• [Exercise prompt]: Copy out the material below word for word, without adding, dropping, or changing anything.
┌──
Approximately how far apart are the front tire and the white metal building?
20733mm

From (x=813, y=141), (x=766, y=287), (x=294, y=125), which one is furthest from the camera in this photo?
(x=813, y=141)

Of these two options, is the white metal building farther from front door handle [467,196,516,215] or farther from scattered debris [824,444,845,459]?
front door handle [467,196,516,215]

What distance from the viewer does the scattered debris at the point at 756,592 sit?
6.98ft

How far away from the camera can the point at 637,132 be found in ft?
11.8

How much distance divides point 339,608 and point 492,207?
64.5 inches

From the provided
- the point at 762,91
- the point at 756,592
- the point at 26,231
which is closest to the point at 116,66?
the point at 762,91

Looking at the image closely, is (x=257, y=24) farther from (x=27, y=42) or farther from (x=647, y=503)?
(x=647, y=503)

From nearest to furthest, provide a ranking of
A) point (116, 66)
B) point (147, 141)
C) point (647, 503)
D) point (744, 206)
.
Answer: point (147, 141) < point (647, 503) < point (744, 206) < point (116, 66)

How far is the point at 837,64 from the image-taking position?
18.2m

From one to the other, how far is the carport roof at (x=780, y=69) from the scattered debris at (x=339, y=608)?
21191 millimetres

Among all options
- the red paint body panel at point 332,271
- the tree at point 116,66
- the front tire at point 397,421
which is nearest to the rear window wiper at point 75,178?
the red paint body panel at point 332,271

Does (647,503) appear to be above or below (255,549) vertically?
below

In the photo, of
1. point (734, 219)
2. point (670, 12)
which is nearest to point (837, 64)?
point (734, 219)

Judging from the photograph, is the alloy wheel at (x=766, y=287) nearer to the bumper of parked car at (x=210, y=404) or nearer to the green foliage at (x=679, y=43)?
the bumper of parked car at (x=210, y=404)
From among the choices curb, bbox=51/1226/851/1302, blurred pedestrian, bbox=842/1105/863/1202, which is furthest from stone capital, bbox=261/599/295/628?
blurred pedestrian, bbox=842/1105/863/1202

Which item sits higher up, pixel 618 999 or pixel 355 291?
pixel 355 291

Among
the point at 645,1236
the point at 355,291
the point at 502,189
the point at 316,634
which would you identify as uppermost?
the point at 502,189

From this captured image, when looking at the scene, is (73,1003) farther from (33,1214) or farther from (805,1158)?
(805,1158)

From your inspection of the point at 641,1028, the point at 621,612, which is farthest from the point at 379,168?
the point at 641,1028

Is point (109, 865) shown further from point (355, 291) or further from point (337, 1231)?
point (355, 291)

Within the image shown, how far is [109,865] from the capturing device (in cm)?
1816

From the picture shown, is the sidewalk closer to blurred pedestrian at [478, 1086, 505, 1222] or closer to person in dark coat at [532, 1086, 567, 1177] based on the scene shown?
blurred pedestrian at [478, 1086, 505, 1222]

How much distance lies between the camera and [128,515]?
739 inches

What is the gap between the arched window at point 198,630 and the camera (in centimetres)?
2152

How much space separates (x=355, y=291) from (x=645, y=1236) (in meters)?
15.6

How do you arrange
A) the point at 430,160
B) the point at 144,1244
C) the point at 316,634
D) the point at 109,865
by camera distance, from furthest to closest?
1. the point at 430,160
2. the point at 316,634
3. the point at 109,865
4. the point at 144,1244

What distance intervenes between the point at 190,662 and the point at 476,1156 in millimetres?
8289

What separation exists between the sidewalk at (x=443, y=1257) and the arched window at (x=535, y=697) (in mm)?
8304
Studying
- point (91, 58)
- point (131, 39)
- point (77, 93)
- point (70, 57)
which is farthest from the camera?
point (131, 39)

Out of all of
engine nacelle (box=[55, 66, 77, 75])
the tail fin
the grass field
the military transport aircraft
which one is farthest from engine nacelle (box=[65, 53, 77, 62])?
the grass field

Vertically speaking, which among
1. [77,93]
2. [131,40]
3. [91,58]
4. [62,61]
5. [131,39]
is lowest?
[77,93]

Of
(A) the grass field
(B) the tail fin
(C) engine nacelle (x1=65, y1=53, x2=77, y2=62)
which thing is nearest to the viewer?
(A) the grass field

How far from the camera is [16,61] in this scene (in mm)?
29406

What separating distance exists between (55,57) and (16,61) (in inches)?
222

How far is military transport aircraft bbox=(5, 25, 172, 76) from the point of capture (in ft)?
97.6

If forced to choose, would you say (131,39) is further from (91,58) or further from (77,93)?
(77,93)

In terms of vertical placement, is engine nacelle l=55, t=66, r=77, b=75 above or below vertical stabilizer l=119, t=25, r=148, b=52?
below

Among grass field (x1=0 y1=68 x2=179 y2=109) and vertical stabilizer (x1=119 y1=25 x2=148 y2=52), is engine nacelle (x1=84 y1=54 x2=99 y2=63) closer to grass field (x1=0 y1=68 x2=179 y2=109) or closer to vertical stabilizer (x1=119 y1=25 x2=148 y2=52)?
└──
• [Written answer]:
Approximately how far apart are the front tire and the white metal building?
20733mm

From (x=813, y=141), (x=766, y=287), (x=294, y=125), which one is furthest from the camera in this photo?
(x=813, y=141)

Of these two options, is the white metal building farther from front door handle [467,196,516,215] or farther from scattered debris [824,444,845,459]?
front door handle [467,196,516,215]

What distance from the viewer does the scattered debris at the point at 756,592 sit?
6.98ft

How far away from the camera can the point at 637,132 be found in ft?
11.8

How much distance divides point 339,608 and point 492,207?
64.5 inches

From the provided
- the point at 762,91
- the point at 756,592
- the point at 26,231
which is closest to the point at 116,66?
the point at 762,91

Looking at the image closely, is (x=257, y=24) farther from (x=27, y=42) or farther from (x=647, y=503)?
(x=647, y=503)

From nearest to furthest, provide a ranking of
A) point (116, 66)
B) point (147, 141)
C) point (647, 503)
D) point (744, 206)
.
Answer: point (147, 141) < point (647, 503) < point (744, 206) < point (116, 66)

How far is the point at 837,64 from the image-taking position?
18.2m

From one to the other, how far is the carport roof at (x=780, y=69) from the scattered debris at (x=339, y=608)?
21191 millimetres

Among all options
- the red paint body panel at point 332,271
- the tree at point 116,66
- the front tire at point 397,421
which is nearest to the rear window wiper at point 75,178?
the red paint body panel at point 332,271

Does (647,503) appear to be above or below (255,549) vertically?
below

In the photo, of
1. point (734, 219)
2. point (670, 12)
which is nearest to point (837, 64)?
point (734, 219)

Judging from the photograph, is the alloy wheel at (x=766, y=287) nearer to the bumper of parked car at (x=210, y=404) or nearer to the green foliage at (x=679, y=43)?
the bumper of parked car at (x=210, y=404)
From among the choices curb, bbox=51/1226/851/1302, blurred pedestrian, bbox=842/1105/863/1202, which is furthest from stone capital, bbox=261/599/295/628?
blurred pedestrian, bbox=842/1105/863/1202

Which item sits higher up, pixel 618 999 or pixel 355 291?
pixel 355 291

Among
the point at 645,1236
the point at 355,291
the point at 502,189
the point at 316,634
which would you identify as uppermost?
the point at 502,189

From this captured image, when looking at the scene, is (73,1003) farther from (33,1214) or farther from (805,1158)?
(805,1158)

From your inspection of the point at 641,1028, the point at 621,612, which is farthest from the point at 379,168?
the point at 641,1028

Is point (109, 865) shown further from point (355, 291) or further from point (337, 1231)?
point (355, 291)

Within the image shown, how far is [109,865] from the capturing device (in cm)?
1816

From the picture shown, is the sidewalk closer to blurred pedestrian at [478, 1086, 505, 1222] or closer to person in dark coat at [532, 1086, 567, 1177] based on the scene shown?
blurred pedestrian at [478, 1086, 505, 1222]

How much distance lies between the camera and [128,515]?
739 inches

What is the gap between the arched window at point 198,630 and the camera (in centimetres)?
2152

How much space separates (x=355, y=291) from (x=645, y=1236) (in meters)?
15.6

How do you arrange
A) the point at 430,160
B) the point at 144,1244
C) the point at 316,634
D) the point at 109,865
by camera distance, from furthest to closest?
1. the point at 430,160
2. the point at 316,634
3. the point at 109,865
4. the point at 144,1244

What distance intervenes between the point at 190,662 and the point at 476,1156 in millimetres?
8289

What separation exists between the sidewalk at (x=443, y=1257) and the arched window at (x=535, y=697) (in mm)?
8304
Studying
- point (91, 58)
- point (131, 39)
- point (77, 93)
- point (70, 57)
which is farthest from the camera?
point (131, 39)

Out of all of
engine nacelle (box=[55, 66, 77, 75])
the tail fin
the grass field
the military transport aircraft
which one is farthest from engine nacelle (box=[65, 53, 77, 62])?
the grass field

Vertically speaking, which among
1. [77,93]
2. [131,40]
3. [91,58]
4. [62,61]
5. [131,39]
is lowest?
[77,93]

Of
(A) the grass field
(B) the tail fin
(C) engine nacelle (x1=65, y1=53, x2=77, y2=62)
which thing is nearest to the viewer?
(A) the grass field

How far from the camera is [16,61] in this scene (in mm)?
29406

What separating distance exists between (55,57) and (16,61) (in inches)?
222

How far is military transport aircraft bbox=(5, 25, 172, 76) from the point of capture (in ft)?
97.6

If forced to choose, would you say (131,39) is further from (91,58) or further from (77,93)?
(77,93)

In terms of vertical placement, is engine nacelle l=55, t=66, r=77, b=75 above or below vertical stabilizer l=119, t=25, r=148, b=52?
below

Among grass field (x1=0 y1=68 x2=179 y2=109) and vertical stabilizer (x1=119 y1=25 x2=148 y2=52), is engine nacelle (x1=84 y1=54 x2=99 y2=63) closer to grass field (x1=0 y1=68 x2=179 y2=109) or closer to vertical stabilizer (x1=119 y1=25 x2=148 y2=52)?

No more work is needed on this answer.